With OpenSuperQ, Frank Wilhelm-Mauch has succeeded in bringing one of the most ambitious initiatives of the European Union - at least in part - to the Saarland: with a budget of one billion euros and a duration of ten years, the so-called "Quantum Flagship", to which OpenSuperQ belongs, unites research institutions, universities, companies and political actors in an unprecedented scale. The main objective of the flagship is to strengthen and develop the pioneering role and excellence of European research in this field. In addition, the initiative is intended to translate quantum technologies from the research laboratory into everyday technology. With over 5,000 researchers from science and industry, the flagship aims to create the next generation of disruptive technologies, that will enable Europe to become a global knowledge-based industrial hub and technology leader.
"We are lucky to have a team consisting of some of the most renowned actors in this field. A field which combines science, technology and application development at the highest level", says Prof.
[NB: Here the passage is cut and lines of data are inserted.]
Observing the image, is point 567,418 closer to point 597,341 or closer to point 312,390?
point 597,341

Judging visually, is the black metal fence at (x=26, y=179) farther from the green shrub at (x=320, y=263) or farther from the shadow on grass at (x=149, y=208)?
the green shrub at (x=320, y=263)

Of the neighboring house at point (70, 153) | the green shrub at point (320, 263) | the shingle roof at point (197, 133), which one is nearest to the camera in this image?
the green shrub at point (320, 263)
Wilhelm-Mauch emphasizing the quality of the international "OpenSuperQ" research team.
Frank Wilhelm-Mauch, born in Stuttgart, studied physics at the University of Karlsruhe (today's KIT), where he graduated in 1996 and received his doctorate in 1999. His doctoral thesis in the field of theoretical solid body physics focused on superconducting nanostructures. He began his work with the quantum computer in 1999, initially as a theorist in an experimental group. In 2001 he went to LMU Munich, where he habilitated in 2004 and became a private lecturer. In 2006, he became Associate Professor at the University of Waterloo, Ontario, Canada, at the interdisciplinary Institute for Quantum Computing and the Department of Physics with co-optation into electrical engineering and information technology. Since 2011 he has a full professorship for theoretical physics at Saarland University.